User Valves (Personal Preferences)

Valve	Default	Description
Search Prefix	`??`	Your personal trigger. You can change this to `search:` or `/w` if you prefer.
Default Context Count	`1`	The default number of previous chat messages to analyze when you use the empty `??` trigger without a `:cN` modifier.
Auto Recovery Fetch	`False`	Enables the "Gap-Filler". If a site blocks the scraper, the filter will automatically try to fetch backup links to ensure you get the requested number of pages.

Admin Valves (System Limits & Tuning)

Valve	Default	Description
Max Search Queries	`3`	How many different search variations the LLM should generate from the user's prompt to ensure broad coverage.
Results Per Query	`5`	Minimum number of search engine results to fetch per generated query.
Max Total Results	`20`	A hard safety cap. Even if a user requests `??:50`, the system will not exceed this number to prevent server overload.
Search Timeout	`8`	Time (in seconds) to wait for a website to respond before giving up.
Max Download MB	`1`	Anti-flood protection. Maximum Megabytes to download per single web page.
Max Result Length	`4000`	Maximum number of characters to keep per scraped article. Prevents blowing up the LLM's context window.
Oversampling Factor	`2`	Multiplier for search requests. If set to 2, and the target is 10 pages, EasySearch fetches 20 links from the search engine, deduplicates them, and only downloads the top 10 valid ones.
Max Results Per Query	`20`	Hard cap on results requested per query to the search API. Default 20 is safe for all backends; raise up to 100 if your engine (e.g. SerpAPI, Exa, Serper) supports it.
Enable BM25 Rerank	`True`	Rerank fetched sources by BM25 keyword relevance before building the LLM context. Deterministic, zero-cost.
Inject Snippet Pool	`True`	Inject the snippet-only pool of unread search results into the LLM context, in addition to the fully-fetched and BM25-ranked sources. ON gives the model more grounding material at the cost of more citation pills in the UI; OFF keeps the context tight to fully-fetched pages only. Recommended ON for analytical/exploratory queries, OFF for short factual lookups.
Debug	`False`	Enables verbose logging to the backend console and surfaces the `📊 src · raw → lxml → clean → ctx → reply` pipeline-stats line at the bottom of each response. Leave OFF for end users; turn ON when tuning or troubleshooting.

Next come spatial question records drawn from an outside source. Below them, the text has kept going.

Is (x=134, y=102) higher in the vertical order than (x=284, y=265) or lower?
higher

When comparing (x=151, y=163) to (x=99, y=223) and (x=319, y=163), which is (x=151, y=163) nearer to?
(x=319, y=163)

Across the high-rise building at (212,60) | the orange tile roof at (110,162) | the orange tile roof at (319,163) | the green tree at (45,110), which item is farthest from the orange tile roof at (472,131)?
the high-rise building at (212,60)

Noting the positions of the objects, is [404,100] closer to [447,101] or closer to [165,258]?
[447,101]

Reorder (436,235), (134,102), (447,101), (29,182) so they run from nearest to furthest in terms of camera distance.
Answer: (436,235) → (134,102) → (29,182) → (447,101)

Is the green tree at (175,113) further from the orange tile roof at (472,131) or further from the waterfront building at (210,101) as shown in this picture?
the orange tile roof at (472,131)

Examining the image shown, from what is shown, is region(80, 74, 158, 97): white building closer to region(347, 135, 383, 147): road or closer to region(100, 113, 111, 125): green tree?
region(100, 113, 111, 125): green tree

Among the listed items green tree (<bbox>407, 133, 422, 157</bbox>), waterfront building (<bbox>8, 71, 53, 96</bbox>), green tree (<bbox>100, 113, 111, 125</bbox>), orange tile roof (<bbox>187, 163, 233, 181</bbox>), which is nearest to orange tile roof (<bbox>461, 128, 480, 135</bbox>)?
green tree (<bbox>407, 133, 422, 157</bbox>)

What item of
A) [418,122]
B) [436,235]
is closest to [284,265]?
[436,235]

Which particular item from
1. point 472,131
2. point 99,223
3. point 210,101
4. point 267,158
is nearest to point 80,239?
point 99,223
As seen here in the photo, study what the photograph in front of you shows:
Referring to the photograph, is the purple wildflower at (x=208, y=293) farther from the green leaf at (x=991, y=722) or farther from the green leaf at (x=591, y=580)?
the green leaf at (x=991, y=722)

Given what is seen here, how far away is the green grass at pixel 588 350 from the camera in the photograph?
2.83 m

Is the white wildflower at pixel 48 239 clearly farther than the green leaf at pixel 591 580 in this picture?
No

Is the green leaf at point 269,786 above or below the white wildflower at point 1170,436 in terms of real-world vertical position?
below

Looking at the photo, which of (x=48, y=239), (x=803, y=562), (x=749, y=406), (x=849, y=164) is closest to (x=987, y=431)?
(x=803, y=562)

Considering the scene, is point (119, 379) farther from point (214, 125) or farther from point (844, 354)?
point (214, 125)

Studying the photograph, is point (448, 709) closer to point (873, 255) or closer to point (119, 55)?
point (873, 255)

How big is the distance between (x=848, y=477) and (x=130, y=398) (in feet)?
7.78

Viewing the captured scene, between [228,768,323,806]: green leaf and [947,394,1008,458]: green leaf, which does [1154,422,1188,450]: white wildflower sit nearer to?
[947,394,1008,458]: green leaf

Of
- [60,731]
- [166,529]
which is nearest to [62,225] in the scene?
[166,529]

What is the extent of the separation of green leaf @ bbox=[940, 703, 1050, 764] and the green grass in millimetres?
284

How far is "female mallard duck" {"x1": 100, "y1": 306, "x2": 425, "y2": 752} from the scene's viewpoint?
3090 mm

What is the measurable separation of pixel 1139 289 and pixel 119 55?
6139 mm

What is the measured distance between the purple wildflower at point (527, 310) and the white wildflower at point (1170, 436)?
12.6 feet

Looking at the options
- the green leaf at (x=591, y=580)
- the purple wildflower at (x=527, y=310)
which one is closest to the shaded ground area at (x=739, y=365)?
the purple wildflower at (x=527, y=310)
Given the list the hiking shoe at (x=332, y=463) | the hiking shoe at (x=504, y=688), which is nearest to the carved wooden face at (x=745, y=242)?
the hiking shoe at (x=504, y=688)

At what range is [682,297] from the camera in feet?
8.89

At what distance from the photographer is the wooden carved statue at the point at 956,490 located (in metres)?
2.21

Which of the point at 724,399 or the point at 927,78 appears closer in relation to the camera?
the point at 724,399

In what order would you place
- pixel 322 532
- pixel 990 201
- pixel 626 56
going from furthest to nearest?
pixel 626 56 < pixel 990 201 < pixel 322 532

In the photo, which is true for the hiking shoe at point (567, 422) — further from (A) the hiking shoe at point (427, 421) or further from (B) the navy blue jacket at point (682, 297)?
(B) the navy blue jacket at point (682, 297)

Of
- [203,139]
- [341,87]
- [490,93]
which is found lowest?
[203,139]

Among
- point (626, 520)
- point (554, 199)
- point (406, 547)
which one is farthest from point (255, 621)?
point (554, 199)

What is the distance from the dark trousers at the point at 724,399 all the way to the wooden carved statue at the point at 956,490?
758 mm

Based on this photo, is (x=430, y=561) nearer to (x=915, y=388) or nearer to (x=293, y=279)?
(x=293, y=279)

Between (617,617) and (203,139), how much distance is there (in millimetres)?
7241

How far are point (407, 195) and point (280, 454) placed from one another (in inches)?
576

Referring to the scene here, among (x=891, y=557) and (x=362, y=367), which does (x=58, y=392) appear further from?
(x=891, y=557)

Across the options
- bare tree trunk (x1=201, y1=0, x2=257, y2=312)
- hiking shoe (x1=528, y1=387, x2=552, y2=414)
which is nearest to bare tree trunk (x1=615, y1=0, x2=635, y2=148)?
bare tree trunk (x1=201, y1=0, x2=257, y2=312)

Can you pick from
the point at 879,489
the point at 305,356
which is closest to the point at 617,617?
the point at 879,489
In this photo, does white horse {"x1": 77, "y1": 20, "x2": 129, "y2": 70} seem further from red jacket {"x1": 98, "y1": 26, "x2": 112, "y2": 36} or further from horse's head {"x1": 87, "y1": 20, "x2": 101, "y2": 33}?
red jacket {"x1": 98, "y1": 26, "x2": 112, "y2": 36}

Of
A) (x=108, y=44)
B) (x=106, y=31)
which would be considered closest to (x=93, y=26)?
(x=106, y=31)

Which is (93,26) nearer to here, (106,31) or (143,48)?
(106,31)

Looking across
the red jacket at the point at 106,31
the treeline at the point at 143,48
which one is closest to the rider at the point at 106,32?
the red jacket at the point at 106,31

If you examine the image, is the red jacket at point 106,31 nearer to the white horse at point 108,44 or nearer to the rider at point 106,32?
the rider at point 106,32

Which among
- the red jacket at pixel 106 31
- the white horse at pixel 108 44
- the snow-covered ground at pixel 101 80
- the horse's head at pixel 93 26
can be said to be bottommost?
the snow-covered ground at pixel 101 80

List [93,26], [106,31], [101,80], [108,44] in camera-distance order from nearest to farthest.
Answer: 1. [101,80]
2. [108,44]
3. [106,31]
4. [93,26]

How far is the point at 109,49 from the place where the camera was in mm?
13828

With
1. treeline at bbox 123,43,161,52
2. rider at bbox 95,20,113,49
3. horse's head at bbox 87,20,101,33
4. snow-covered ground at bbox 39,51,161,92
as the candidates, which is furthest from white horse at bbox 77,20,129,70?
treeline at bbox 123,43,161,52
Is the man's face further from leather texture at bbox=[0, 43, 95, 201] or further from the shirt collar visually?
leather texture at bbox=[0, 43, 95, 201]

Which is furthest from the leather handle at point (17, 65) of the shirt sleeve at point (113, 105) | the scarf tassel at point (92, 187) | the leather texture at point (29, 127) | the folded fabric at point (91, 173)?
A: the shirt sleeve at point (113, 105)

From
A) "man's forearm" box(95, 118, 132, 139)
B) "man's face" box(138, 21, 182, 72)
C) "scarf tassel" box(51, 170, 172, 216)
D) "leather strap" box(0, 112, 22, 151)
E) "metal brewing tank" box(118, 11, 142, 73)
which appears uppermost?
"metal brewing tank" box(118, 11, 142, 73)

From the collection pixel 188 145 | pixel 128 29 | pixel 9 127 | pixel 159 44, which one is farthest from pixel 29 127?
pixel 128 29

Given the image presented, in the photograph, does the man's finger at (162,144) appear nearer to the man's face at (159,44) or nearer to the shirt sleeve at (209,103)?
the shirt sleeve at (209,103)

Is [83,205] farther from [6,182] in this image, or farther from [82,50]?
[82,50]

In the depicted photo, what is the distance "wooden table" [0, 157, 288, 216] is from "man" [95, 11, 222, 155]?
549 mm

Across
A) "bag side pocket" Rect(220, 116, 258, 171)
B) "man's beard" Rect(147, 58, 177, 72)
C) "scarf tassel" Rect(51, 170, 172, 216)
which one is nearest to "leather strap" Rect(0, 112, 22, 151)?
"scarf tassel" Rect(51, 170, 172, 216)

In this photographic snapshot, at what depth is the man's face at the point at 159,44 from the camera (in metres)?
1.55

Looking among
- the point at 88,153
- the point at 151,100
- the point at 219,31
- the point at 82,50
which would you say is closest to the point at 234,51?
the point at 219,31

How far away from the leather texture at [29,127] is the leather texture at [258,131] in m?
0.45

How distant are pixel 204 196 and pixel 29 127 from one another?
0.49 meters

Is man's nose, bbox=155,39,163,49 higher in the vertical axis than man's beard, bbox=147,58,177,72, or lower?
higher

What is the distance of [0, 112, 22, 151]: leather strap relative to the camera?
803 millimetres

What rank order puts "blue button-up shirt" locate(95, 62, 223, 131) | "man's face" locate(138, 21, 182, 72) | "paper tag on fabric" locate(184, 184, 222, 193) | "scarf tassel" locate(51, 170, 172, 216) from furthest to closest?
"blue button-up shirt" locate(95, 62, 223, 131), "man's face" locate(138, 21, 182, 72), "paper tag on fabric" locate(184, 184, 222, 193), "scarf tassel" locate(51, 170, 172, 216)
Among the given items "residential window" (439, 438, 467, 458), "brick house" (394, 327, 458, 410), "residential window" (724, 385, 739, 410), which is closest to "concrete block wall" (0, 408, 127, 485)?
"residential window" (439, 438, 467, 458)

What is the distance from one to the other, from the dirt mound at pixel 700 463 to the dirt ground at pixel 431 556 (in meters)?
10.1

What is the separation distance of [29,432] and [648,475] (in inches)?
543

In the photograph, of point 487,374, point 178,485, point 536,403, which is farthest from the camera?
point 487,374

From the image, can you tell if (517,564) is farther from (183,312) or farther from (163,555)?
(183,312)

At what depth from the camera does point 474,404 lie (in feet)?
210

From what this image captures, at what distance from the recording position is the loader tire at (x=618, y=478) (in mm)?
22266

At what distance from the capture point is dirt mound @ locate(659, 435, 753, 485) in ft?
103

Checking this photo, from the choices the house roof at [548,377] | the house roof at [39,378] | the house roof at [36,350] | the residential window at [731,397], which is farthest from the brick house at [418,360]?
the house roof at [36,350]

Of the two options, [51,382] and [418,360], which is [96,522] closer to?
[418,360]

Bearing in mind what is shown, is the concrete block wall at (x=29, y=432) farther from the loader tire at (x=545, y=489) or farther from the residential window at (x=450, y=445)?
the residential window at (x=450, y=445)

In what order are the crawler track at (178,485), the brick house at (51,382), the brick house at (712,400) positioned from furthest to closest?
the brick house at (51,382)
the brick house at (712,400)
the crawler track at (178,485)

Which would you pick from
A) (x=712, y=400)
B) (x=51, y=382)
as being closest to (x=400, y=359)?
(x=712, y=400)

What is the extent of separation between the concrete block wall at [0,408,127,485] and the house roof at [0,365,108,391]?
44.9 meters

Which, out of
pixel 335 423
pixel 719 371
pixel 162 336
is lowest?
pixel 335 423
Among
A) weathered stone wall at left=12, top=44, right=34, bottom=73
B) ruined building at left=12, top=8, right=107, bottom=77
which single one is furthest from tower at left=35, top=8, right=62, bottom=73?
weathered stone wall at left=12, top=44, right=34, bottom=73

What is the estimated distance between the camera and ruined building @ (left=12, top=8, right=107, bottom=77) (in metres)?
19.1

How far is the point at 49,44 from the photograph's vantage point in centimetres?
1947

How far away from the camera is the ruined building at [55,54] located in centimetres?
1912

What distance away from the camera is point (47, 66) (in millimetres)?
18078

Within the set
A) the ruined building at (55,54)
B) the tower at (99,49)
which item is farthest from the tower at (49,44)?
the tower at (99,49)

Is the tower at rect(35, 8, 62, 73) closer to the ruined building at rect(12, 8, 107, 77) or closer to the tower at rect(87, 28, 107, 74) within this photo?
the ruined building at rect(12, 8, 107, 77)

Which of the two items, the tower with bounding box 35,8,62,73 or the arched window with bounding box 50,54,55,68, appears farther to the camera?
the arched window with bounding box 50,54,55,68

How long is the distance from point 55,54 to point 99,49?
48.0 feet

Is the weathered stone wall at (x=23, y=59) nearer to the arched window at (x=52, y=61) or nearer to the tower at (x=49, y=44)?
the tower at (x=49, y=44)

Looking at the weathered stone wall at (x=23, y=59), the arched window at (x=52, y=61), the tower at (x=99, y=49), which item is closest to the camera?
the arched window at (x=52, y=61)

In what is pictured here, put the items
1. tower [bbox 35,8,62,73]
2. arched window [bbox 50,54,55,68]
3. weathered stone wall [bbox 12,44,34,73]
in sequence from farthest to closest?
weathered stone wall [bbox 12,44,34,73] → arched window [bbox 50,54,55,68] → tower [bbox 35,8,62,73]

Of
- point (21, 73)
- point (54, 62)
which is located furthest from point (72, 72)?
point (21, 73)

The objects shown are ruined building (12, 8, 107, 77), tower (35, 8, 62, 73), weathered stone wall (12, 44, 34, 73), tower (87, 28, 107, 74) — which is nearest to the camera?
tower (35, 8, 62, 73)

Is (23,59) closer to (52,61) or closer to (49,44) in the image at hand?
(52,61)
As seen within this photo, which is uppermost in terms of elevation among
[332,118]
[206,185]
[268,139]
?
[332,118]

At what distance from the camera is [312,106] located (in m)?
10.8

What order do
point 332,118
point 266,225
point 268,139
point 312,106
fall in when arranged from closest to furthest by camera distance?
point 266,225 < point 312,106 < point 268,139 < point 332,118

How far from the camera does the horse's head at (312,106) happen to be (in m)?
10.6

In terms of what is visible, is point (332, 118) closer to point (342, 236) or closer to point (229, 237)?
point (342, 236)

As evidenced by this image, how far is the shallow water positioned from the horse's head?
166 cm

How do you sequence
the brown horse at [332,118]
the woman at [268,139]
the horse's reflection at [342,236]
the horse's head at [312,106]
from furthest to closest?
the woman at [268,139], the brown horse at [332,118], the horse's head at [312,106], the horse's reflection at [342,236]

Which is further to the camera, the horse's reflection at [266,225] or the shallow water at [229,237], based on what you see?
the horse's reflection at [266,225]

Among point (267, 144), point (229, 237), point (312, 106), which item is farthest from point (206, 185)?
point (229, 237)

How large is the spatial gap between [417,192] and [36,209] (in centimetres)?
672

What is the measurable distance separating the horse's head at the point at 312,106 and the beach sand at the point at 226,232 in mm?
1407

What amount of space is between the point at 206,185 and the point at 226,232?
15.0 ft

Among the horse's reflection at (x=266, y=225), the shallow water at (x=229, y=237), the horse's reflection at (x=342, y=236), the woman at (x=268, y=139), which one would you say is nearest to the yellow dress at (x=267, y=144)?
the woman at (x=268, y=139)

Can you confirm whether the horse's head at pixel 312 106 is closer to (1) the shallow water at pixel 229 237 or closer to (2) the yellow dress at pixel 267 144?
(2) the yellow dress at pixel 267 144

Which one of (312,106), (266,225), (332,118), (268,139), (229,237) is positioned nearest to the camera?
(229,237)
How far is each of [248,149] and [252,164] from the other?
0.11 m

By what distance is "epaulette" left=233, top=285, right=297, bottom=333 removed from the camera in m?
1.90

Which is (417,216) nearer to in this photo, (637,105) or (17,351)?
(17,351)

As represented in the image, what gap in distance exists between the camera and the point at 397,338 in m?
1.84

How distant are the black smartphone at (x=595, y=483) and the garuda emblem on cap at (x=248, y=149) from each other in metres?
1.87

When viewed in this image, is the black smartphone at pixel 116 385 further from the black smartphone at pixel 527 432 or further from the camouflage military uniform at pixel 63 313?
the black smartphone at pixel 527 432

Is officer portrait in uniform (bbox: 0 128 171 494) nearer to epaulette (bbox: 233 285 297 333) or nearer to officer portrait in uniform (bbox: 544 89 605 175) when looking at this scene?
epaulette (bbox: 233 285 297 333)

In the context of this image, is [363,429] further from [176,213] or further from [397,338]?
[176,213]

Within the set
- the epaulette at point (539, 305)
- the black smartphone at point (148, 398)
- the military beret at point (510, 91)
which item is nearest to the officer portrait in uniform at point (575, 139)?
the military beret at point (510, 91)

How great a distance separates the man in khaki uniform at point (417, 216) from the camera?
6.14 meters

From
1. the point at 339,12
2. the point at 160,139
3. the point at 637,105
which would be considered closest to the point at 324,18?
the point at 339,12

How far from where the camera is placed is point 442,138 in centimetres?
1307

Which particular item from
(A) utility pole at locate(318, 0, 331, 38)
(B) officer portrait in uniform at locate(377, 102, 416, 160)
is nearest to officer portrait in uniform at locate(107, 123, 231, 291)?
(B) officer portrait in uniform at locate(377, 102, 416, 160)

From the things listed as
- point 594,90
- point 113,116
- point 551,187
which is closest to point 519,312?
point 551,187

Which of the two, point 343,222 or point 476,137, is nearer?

🛠️ Under the Hood: For Sysadmins & Power Users

EasySearch isn't just a basic web scraper; it operates as a sophisticated pipeline interceptor designed to fix the common pitfalls of native LLM web searches.

1. LXML Structural Cleaning

Most native web search tools (including Open WebUI's default) use basic HTML parsing (like BeautifulSoup's default parser) which leaves behind navigation menus, footer links, and cookie banners. This wastes tokens and confuses the LLM. EasySearch enforces the use of lxml to evaluate the DOM structurally via XPath, surgically amputating <nav>, <aside>, <footer>, and <script> tags before the text is even processed.

2. RAG & Native Search Lockdown (Shadow Bypass)

When EasySearch triggers, it doesn't just add text to the prompt. It actively intercepts the Open WebUI pipeline and injects a ShadowRequest. Once the search context is built, EasySearch dynamically forces body["features"]["web_search"] = False and body["features"]["retrieval"] = False for the current round. Why? This prevents Open WebUI's native Web Search or Document RAG (Vector DB) from firing simultaneously and polluting the context window with overlapping or conflicting data. The original states are safely restored in the outlet pipeline.

3. Advanced Anti-Scraping & Concurrency

Websites increasingly block bots with 403 Forbidden errors. EasySearch combats this by:

Stripping tracking parameters (utm_source, gclid) from URLs to improve deduplication.
Utilizing httpx to fetch URLs concurrently, drastically reducing wait times.
Rotating through a carefully curated list of 40 unique, modern browser User-Agents (Windows, macOS, Linux, iOS, Android) per request.

4. The Gap-Filler (Auto-Recovery)

If the user requests 10 pages, but 3 of them result in timeouts or 403s, traditional scrapers return only 7 results. If Auto Recovery Fetch is enabled, EasySearch detects the gap and dynamically executes a secondary parallel fetch utilizing the "leftovers" from the Oversampling pool, guaranteeing the requested payload size.

5. Smart Context Allocation (BM25 + Dynamic Budget)

Previous versions of EasySearch gave every fetched page the same character allowance (e.g. 4.000 chars each, regardless of relevance). If 7 out of 10 pages were only loosely related to the question, that's ~28.000 characters of noise the LLM had to wade through before finding the signal. Two pages that actually answered the question were competing for attention with eight that didn't.

EasySearch v0.4.0 replaces that flat allocation with a relevance-proportional budget:

Step 1 — Ranking (BM25). After pages are fetched and cleaned, each one gets a relevance score against your original query. BM25 is the classic keyword-overlap algorithm used by search engines — it rewards pages where your query terms appear frequently, are rare across the rest of the fetched pool, and are not buried in sprawling boilerplate.
Step 2 — Proportional allocation. Instead of every page getting the same max_result_length chars, the total budget (max_result_length × number_of_sources) is redistributed: the top-scoring page can receive up to 3× the default allowance; the weakest pages shrink to a 200-char floor (just enough to keep them cited and visible).
Step 3 — Surplus reclamation. When a page fails to load or turns out to be thin, its unused allocation is automatically clawed back and handed to pages that had more to say but got truncated.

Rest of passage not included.